Open jeromekelleher opened 1 week ago
Ack, sigh. I looks like ruff insisted that we put in a bunch of gratuitously breaking changes as well. Why oh why.
For a command line interface like this with no Python API I see no reason at all to follow the Python march of progress and would like to slow things down a lot. I want to be able to run this tool on old servers without having to jump through hoops.
I guess the question is how we go about that - good to get your thoughts here @tomwhite.
Can you not use a virtualenv or conda on the server?
I looks like ruff insisted that we put in a bunch of gratuitously breaking changes as well. Why oh why.
It's because it's configured to run pyupgrade.

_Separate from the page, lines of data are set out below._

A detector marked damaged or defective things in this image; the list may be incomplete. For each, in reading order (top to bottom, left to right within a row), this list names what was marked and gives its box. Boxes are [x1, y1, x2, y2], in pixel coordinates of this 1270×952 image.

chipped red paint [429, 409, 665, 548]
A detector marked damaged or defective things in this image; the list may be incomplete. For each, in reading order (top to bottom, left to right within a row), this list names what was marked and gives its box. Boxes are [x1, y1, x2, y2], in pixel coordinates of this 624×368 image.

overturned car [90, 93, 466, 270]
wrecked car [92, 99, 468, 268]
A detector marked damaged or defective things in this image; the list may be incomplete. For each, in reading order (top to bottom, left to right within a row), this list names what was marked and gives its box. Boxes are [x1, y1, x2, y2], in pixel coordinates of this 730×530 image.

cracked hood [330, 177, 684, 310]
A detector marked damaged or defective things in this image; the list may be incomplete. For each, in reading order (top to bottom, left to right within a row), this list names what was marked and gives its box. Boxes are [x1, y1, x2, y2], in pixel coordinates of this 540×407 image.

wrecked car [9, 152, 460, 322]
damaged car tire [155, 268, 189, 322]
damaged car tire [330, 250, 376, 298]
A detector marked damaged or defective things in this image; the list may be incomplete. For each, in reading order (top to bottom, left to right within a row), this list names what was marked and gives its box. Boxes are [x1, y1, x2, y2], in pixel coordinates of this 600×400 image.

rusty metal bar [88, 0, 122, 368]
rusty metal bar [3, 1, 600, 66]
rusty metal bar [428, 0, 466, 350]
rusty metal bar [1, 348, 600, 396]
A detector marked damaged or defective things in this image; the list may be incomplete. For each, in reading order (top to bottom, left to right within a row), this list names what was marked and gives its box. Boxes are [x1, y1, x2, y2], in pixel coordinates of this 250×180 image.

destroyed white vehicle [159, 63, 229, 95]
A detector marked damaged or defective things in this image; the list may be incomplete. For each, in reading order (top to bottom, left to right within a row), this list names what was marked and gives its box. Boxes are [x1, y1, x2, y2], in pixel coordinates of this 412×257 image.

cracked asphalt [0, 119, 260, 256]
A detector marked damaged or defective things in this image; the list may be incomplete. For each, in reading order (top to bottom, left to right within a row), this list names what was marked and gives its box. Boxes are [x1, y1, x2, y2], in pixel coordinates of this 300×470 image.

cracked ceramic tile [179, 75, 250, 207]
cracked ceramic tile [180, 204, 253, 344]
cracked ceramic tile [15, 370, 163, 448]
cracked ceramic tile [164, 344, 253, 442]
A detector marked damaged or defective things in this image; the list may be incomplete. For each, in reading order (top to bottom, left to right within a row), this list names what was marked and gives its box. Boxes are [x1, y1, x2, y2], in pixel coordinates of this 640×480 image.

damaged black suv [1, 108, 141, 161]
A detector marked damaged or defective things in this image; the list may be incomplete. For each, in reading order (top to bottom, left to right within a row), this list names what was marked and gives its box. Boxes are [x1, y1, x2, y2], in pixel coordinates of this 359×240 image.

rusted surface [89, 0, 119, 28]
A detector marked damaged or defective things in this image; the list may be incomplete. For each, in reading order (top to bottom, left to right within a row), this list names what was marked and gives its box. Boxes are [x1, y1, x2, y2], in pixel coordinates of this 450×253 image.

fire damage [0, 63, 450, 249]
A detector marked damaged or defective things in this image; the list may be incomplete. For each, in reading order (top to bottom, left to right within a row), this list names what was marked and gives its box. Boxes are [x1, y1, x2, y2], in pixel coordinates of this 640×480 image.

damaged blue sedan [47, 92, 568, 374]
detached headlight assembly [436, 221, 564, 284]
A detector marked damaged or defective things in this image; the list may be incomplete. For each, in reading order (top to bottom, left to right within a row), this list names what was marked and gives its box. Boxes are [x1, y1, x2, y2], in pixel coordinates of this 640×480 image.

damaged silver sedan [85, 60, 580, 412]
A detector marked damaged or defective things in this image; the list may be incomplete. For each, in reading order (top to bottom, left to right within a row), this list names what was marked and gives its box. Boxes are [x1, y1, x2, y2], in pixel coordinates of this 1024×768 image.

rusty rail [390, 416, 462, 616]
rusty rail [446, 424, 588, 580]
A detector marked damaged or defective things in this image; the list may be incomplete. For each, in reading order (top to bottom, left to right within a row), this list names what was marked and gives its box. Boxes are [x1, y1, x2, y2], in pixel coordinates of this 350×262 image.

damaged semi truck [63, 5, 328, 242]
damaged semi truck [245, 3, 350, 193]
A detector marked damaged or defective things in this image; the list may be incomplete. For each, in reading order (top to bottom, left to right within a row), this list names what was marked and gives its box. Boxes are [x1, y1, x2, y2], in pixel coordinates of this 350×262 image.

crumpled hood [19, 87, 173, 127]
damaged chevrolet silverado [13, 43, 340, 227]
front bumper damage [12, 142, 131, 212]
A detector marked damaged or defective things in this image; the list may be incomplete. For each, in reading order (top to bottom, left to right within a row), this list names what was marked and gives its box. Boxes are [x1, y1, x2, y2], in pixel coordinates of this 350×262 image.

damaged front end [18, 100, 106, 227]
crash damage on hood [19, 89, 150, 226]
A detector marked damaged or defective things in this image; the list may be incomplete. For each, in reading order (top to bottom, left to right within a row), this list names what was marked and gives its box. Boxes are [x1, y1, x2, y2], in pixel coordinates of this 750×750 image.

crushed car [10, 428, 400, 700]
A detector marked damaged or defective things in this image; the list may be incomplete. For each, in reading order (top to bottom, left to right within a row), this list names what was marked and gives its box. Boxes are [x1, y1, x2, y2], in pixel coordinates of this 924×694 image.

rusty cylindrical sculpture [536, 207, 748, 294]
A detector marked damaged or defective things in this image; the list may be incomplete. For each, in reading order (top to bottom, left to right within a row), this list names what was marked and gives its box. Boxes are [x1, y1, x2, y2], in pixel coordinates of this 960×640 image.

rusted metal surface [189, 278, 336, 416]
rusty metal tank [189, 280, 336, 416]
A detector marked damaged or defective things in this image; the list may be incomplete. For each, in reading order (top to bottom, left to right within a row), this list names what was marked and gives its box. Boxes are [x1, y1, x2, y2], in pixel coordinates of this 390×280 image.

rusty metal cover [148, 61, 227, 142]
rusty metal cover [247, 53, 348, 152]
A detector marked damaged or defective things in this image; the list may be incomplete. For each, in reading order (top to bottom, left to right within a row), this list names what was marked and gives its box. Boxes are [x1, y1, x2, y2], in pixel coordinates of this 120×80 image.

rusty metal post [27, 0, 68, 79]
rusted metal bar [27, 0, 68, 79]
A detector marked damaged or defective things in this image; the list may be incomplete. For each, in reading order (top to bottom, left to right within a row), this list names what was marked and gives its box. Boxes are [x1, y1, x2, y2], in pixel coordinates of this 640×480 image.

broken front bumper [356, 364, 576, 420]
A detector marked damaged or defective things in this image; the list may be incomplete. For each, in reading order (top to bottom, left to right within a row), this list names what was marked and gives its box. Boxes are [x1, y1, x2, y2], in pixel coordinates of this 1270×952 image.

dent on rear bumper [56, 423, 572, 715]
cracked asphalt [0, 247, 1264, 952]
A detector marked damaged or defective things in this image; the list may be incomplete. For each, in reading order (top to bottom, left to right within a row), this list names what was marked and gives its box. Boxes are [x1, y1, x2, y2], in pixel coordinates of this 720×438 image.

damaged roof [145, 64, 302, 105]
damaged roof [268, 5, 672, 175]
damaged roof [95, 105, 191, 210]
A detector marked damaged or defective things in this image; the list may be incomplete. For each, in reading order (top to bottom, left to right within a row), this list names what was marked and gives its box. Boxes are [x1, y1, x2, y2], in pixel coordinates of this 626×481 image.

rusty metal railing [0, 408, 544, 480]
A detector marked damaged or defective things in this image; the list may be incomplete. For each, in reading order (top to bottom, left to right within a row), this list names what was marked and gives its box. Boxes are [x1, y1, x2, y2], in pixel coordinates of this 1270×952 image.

You could remove the "UP" linting rule and revert the py39 removal changes if you want to add py39 back.
Can you not use a virtualenv or conda on the server?
Debian doesn't like having multiple Python versions, and I have a lot of stuff running on this particular server. Conda breaks things.
The wider point is that this is a CLI which will be installed on servers. Python 3.9 is the system Python for Debian oldstable (bullseye) which will be lingering about for a while yet. There is a tangible cost to losing 3.9, and basically nothing to be gained. I want to be able to pip install this basically anywhere without installing conda.
I would like to reinstate support for Python 3.9 as the server I am working to do benchmarks on has it installed as system Python, and I am very much disinclined to change it. We don't need to support it as an official platform, but I would appreciate it if we could not add things requiring > py39 until we have to.
Python 3.9 is a perfectly good platform, and I see no good reason to be pushed off it for a good few years yet.
The only thing that makes our code here non Python 3.9 compatible are the type annotations, which I have to say I doubly resent now. Not only are they not particularly useful, resulting in a bunch of pointless churn and often substantially less readable code, but they are actively creating work now by forcing us away from Python 3.9.
@tomwhite - would you prefer that I add
from __future__ import annotations
to all the files here or delete the offending annotations (I'd prefer to just delete them, or make them less precise).